In this question we have a mathematical proof that the DC component of normalized discrete Fourier transform should be the same as the signal's arithmetic mean. However, in the following example I print the signal mean and magnitude of DC component, but they are different. What is the reason behind this?

import numpy as np
import matplotlib.pyplot as plt
T = 1.95
dt = 0.001
Freq = 8.0
t = np.arange(0, T, dt)
signal = 0.6 * np.sin(2.0 * np.pi * Freq * t) + 1.5
fft_out = np.fft.rfft(signal) * dt
fft_freq = np.fft.rfftfreq(len(t), dt)
fft_mag = np.abs(fft_out)
fft_mag[0] /= 2.0
plt.figure()
plt.subplot(2,1,1)
plt.plot(t, signal)
plt.subplot(2,1,2)
plt.plot(fft_freq, fft_mag)
plt.show()
print(signal.mean())
print(fft_mag[0])

Output:

1.511161712096421
1.4733826692940106

Answer 1

The question you cite proofs this for Continuous Fourier Transform, your code however uses the Discrete Fourier Transform which has significantly different properties.

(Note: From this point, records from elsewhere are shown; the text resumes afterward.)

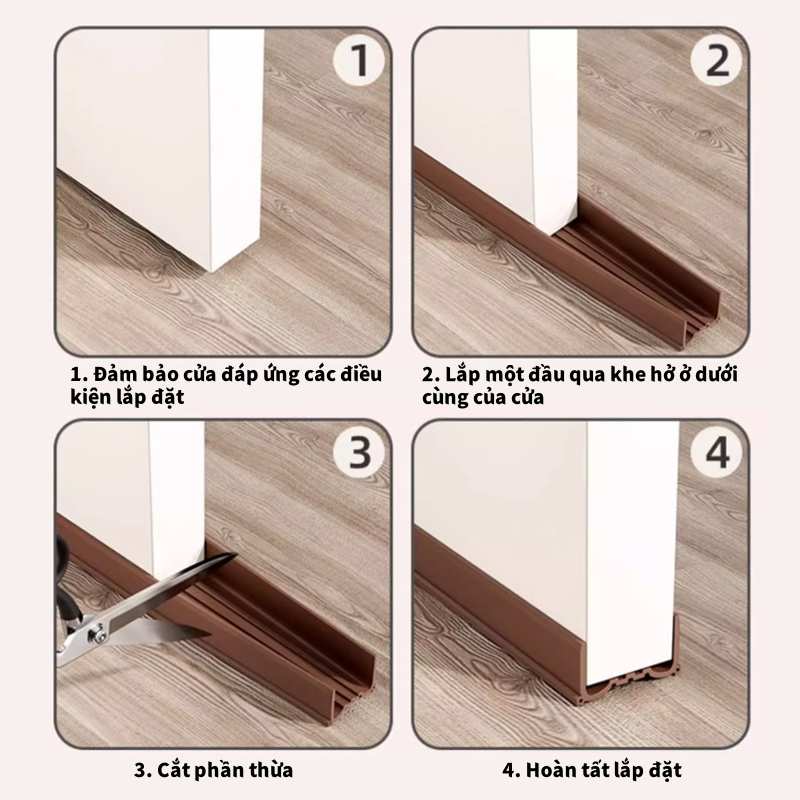 1

1. Đảm bảo cửa đáp ứng các điều kiện lắp đặt

2

2. Lắp một đầu qua khe hở ở dưới cùng của cửa

3

3. Cắt phần thừa

4

4. Hoàn tất lắp đặt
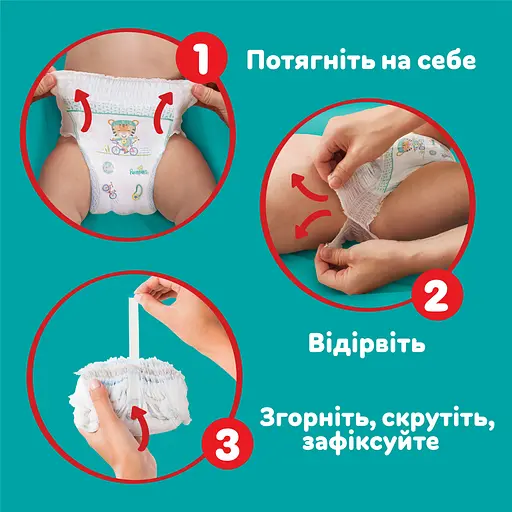 1

Потягніть на себе

Pampers

2

Відірвіть

3

Згорніть, скрутіть, зафіксуйте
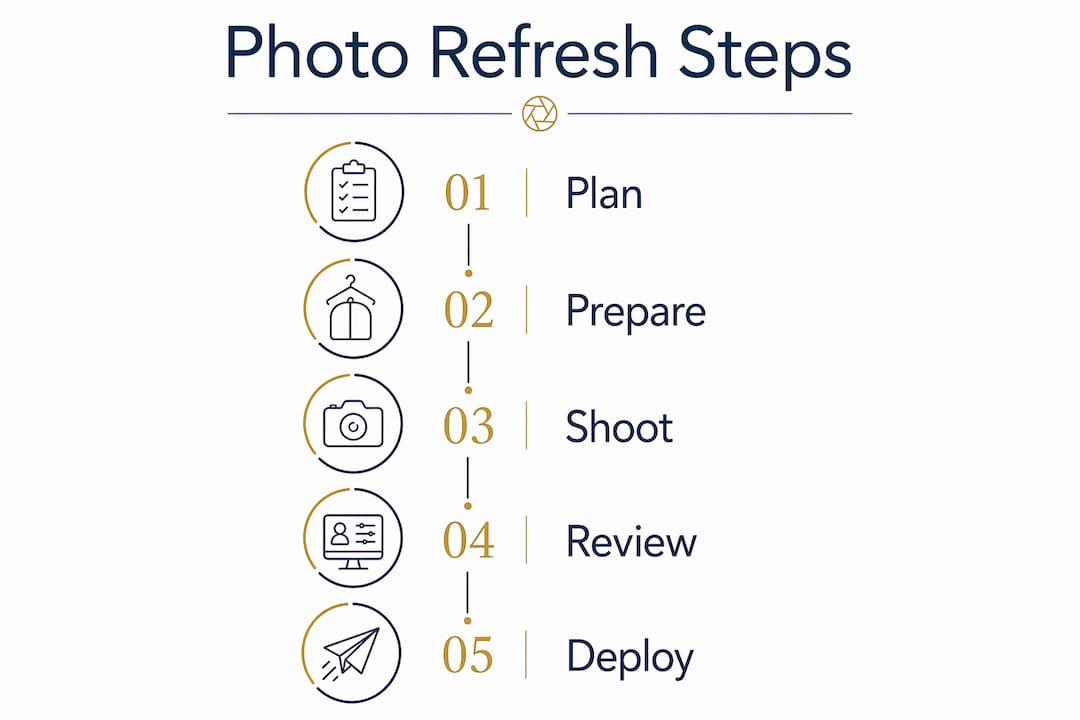 Photo Refresh Steps

01 Plan

02 Prepare

03 Shoot

04 Review

05 Deploy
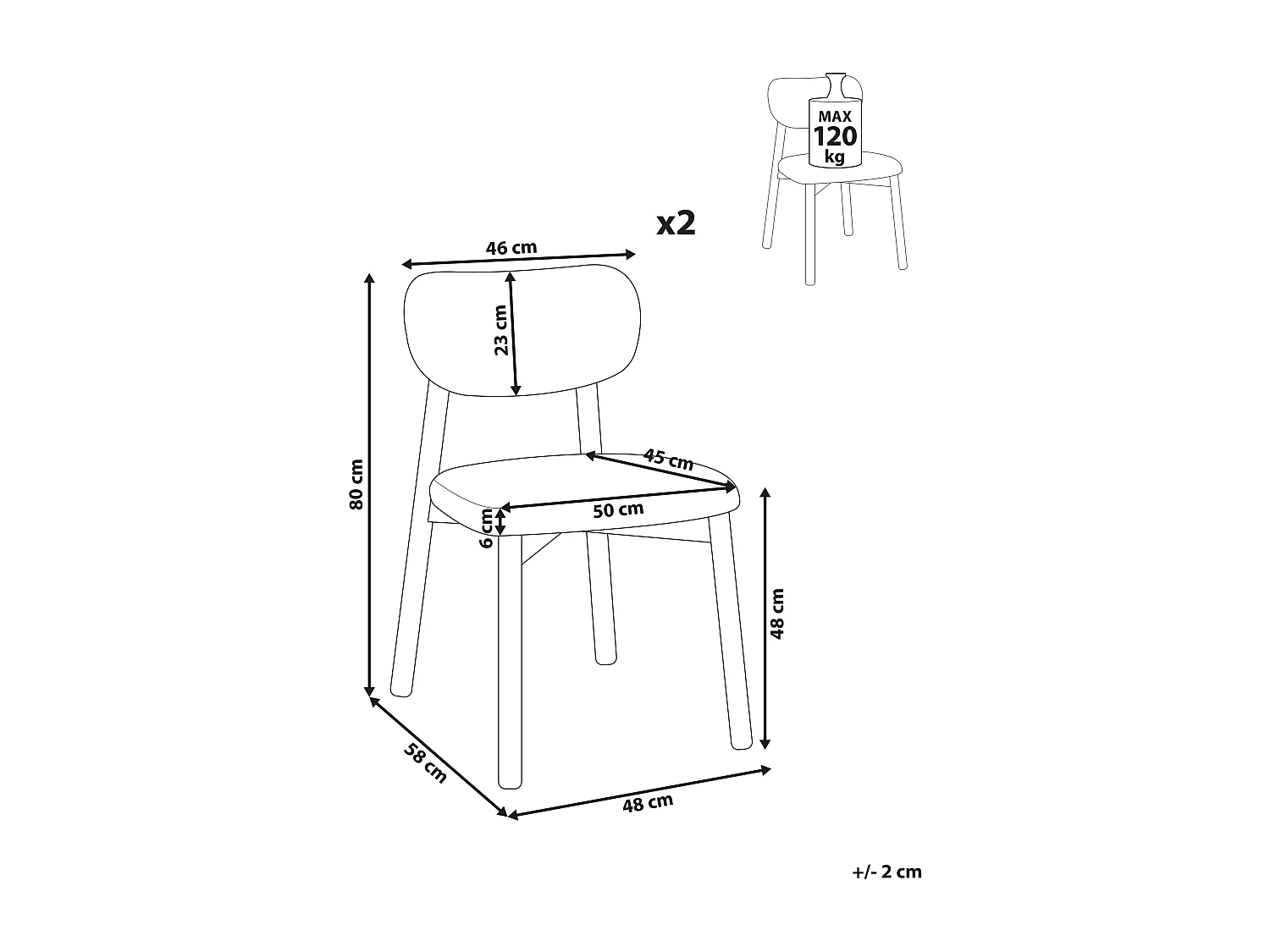 MAX
120
kg

x2

46 cm

23 cm

80 cm

45 cm

50 cm

6 cm

48 cm

58 cm

48 cm

+/- 2 cm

The DFT is typically defined as

$$X[k] = \sum_{n=0}^{N-1} x[n] e^{-j2\pi\frac{kn}{N}} \leftrightarrow x[n] = \frac{1}{N} \sum_{k=0}^{N-1} X[k] e^{j2\pi\frac{nk}{N}} $$

For the DC component we get

$$X[0] = \sum_{n=0}^{N-1} x[n] $$

so it's the sum of the input samples not the mean. There are different scaling conventions for which this is different, but the one I'm using here is most commonly used in textbooks and it's also what the Python function uses. To get the correct results

1. Do NOT scale by dt (why ???)
2. Do NOT scale by $1/2$ (why ???)
3. DO scale by $1/N$ where N is the FFT length